### Text shown
Preparing for the Chinglish assault
Jimmy cleaned out his office at work yesterday in order to pack up boxes for the company to ship to his new office. He brought home lots of goodies. One was a book that I absolutely love, Chinglish: Found in Translation by Oliver Lutz Radtke. This is a subject that I expect to be addressing again and again for the next two years, but a brief orientation is worthwhile.
The most amazing thing about written English in China is that it is everywhere! We will be moving to northeast China (Manchuria) where the presence of Westerners (with the exception of Russians and other slavic speakers) has been minimal up until the last decade. Nonetheless, it seems like every sign there includes an English translation. I can find no particular reason for this.
The outcome of poorly researched translations from Chinese to English is quite natural. With my limited understanding of Chinese, if I were to translate English sentences into Chinese using English grammatical structures, it would be equally awkward gibberish to the Chinese (and doing it verbally where tones matter would doubtless render it incomprehensible). Chinese and English have almost nothing in common.

### Directions
Continue the post on Chinglish in China from the point where it stops.

Collection entries
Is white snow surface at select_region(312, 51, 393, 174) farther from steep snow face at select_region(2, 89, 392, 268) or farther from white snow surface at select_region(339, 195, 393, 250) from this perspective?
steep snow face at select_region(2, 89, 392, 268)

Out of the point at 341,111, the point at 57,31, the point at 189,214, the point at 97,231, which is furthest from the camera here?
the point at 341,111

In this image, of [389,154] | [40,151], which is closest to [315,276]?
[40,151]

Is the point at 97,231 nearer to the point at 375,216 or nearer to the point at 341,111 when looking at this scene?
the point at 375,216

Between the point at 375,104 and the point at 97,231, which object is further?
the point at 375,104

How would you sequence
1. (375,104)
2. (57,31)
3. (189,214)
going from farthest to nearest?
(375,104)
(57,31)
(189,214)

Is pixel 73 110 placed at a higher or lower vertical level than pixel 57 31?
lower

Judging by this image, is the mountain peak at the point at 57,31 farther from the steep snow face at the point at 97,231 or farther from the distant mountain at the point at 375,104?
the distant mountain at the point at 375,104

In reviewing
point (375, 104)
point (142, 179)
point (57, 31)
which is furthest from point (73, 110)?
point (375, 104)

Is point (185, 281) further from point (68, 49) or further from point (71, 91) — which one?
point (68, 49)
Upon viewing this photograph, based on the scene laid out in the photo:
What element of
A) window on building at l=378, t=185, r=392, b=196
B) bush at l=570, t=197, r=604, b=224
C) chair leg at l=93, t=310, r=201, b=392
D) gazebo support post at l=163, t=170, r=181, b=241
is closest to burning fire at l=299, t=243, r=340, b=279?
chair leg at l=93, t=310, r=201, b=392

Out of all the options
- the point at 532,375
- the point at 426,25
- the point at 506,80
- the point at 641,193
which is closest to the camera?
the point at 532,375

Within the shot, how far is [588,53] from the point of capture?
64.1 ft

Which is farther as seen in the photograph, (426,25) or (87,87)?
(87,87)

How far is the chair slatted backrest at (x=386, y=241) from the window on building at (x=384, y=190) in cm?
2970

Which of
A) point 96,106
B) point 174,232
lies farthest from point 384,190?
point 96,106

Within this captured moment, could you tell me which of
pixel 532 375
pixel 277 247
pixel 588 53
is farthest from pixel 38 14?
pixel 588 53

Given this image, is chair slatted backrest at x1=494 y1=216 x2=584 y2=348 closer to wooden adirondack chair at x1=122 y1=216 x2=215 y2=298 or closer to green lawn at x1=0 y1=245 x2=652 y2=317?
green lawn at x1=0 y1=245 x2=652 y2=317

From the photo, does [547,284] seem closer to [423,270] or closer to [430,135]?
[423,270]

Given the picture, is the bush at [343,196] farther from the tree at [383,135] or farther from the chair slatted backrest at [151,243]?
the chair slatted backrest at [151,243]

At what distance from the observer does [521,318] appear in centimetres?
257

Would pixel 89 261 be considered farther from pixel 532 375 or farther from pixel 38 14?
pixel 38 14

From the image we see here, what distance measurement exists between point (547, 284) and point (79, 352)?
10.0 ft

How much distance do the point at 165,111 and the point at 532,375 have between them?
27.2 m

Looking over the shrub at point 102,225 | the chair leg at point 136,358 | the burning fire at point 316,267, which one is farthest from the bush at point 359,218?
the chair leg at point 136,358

--

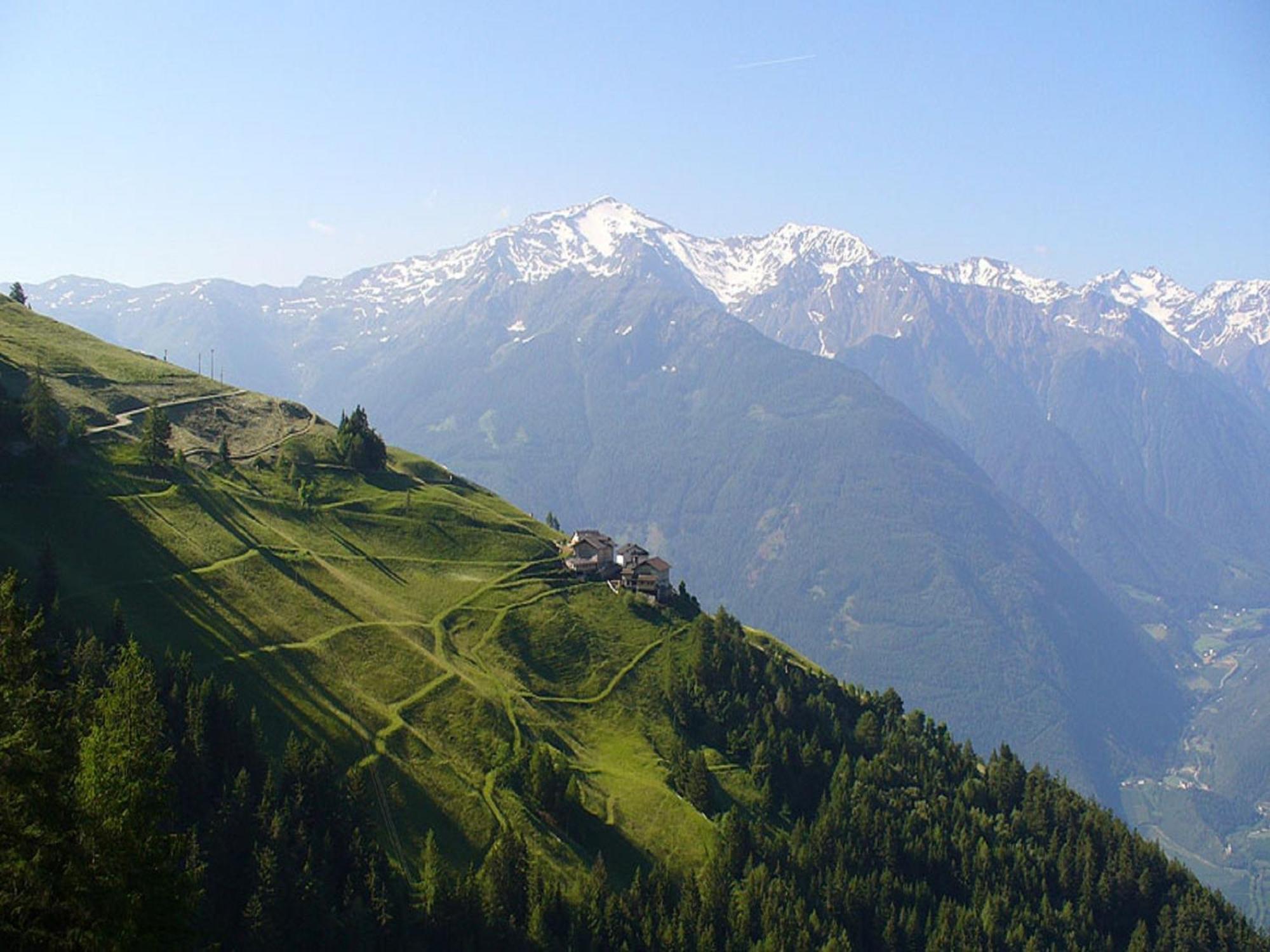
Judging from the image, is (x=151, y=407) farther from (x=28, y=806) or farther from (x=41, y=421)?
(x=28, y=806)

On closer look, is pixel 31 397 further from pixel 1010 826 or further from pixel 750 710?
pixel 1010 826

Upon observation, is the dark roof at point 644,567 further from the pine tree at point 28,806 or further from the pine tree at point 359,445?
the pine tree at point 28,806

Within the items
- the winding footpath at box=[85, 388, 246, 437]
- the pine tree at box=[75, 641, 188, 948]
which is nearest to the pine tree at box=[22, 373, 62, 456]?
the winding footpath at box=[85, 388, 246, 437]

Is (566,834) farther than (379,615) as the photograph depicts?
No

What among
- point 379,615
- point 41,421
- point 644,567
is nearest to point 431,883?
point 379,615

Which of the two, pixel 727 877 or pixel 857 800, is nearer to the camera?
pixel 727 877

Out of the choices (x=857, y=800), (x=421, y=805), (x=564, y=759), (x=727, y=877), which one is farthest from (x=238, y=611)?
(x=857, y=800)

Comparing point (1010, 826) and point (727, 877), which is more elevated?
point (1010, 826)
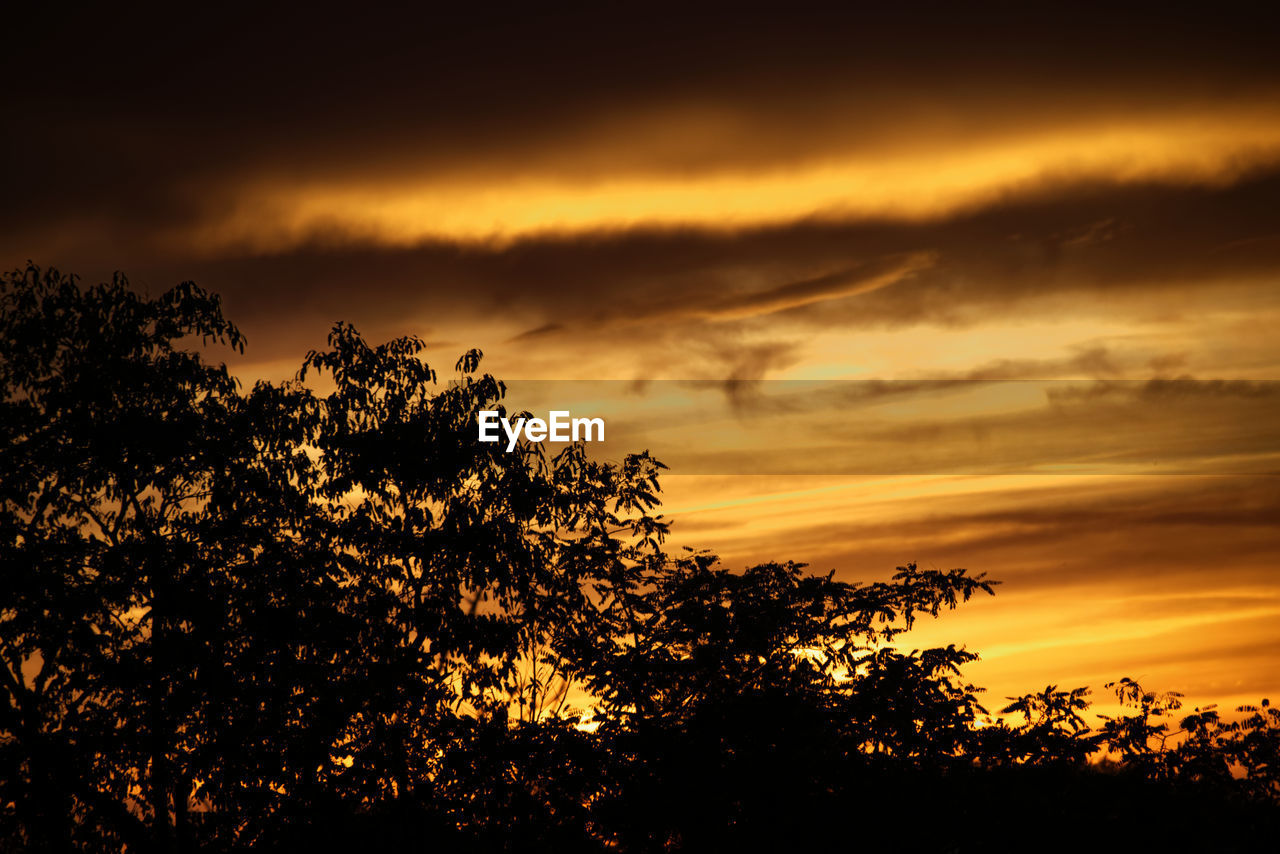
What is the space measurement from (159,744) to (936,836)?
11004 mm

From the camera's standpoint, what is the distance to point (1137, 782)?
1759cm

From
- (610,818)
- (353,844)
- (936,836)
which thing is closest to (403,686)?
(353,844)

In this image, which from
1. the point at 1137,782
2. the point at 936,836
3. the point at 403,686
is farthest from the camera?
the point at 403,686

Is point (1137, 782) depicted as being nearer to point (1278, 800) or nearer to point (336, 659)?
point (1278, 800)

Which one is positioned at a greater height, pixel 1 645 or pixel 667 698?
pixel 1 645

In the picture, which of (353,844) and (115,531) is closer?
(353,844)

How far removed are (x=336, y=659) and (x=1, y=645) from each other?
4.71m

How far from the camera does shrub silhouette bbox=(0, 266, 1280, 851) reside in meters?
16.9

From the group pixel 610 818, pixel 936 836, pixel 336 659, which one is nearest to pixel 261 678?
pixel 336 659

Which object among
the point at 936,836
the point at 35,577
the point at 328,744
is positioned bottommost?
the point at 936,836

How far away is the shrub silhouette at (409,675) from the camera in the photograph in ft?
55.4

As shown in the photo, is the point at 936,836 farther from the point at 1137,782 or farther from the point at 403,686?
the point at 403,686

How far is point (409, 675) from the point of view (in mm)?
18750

--

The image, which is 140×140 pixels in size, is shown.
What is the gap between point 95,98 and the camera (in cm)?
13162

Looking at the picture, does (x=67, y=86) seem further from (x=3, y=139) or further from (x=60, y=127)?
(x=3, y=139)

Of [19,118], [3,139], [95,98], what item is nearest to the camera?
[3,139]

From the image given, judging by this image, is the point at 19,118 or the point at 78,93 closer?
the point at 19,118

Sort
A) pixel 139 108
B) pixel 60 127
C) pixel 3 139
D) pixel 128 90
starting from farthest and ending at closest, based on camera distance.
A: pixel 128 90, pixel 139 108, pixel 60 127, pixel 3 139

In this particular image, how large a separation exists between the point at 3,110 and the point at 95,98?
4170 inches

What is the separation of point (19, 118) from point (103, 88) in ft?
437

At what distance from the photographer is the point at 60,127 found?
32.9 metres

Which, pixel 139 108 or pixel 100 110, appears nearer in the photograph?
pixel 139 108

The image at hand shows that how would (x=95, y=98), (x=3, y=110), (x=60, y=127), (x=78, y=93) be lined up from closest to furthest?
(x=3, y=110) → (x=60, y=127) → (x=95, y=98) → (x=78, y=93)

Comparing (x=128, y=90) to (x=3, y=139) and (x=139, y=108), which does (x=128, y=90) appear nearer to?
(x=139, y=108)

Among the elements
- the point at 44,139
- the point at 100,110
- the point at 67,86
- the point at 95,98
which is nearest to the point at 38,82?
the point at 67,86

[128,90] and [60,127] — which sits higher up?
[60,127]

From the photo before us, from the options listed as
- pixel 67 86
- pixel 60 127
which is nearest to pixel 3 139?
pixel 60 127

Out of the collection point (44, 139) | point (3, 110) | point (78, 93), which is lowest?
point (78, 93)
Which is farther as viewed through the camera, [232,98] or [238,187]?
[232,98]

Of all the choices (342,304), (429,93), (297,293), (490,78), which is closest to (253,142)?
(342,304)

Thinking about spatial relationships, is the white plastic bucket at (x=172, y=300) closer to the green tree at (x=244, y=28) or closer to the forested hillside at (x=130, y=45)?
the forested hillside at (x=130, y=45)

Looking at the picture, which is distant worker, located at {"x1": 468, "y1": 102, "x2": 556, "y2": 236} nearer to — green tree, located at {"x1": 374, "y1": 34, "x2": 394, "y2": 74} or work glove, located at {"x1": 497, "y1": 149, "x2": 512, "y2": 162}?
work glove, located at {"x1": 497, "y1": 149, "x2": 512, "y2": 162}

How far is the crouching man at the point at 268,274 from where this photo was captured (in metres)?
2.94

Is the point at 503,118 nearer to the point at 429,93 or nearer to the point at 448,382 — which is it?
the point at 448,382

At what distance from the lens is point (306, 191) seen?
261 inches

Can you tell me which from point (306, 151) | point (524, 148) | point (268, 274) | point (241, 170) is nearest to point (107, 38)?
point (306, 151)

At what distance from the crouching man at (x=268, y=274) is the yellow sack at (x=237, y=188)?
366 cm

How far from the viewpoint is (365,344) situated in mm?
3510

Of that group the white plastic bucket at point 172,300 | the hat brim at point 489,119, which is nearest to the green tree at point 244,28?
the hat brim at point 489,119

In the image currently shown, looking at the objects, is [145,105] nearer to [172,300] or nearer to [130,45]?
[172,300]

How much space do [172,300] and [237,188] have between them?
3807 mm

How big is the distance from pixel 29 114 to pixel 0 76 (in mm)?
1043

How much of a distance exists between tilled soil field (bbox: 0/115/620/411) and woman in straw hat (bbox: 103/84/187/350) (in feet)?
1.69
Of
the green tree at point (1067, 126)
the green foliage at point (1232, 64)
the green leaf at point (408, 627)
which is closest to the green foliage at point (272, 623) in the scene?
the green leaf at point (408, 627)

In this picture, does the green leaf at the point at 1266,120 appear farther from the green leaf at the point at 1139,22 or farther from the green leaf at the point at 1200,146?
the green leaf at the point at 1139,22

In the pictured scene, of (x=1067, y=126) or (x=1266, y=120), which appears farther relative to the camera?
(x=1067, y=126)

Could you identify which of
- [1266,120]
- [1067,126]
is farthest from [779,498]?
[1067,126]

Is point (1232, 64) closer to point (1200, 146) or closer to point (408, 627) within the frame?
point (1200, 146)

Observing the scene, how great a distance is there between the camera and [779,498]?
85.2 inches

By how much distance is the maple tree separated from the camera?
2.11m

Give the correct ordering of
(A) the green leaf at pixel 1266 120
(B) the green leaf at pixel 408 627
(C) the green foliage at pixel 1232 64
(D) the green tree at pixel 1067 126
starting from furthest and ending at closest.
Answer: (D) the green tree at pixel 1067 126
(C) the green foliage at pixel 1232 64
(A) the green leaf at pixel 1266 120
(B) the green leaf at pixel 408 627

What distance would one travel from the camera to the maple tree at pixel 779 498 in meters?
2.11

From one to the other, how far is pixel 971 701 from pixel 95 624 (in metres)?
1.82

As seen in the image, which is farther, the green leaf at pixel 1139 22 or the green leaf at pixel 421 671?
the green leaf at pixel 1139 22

### Written response
For native Chinese speakers translating into English, one of the key obstacles seems to be the subtle meanings contained in the overwhelmingly large English vocabulary. As noted by Robert McCrum, William Cran and Robert MacNeil in The Story of English, "The statistics of English are astonishing. Of all the world's languages (which now number some 2,700), it is arguably the richest in vocabulary." The photo above illustrates that the simple error of inserting a blank space has an unexpectedly funny outcome. (Seriously, I nearly wet myself everytime I see this photo.)
Chinese is essentially the opposite, limited by a somewhat small set of allowed vowel and consonant combinations (modified by tones to increase the number of possible sounds) and by the nature of its written expression. Using a "character" set which is a combination of ideograms, pictograms, phono-semantic compounds, ideogrammic compounnds (thanks Wikipedia!), etc., seems to limit the absolute number of words any given individual can master. Thus, the language as whole develops without expanding the total number of words at nearly the rate that English does.
English grammar and Chinese grammar are also quite different. Chinese is what I could describe as a programmatic language. (I have no idea if this is a legitimate linguistic term, it's just my impression.) There are lots of grammatical constructs to learn in Chinese, going far beyond the idea of subject-verb-object. Translating these constructs into intelligible English expressions requires a high-level of Engish literacy.
Thus it is that the native English speaker finds himself being incessantly confronted with Chinglish in China. A great deal of it is just barely comprehensible, some of it clear without being grammatically correct, some of it is perfect English, and some of it is so freakin' funny that books are written about it.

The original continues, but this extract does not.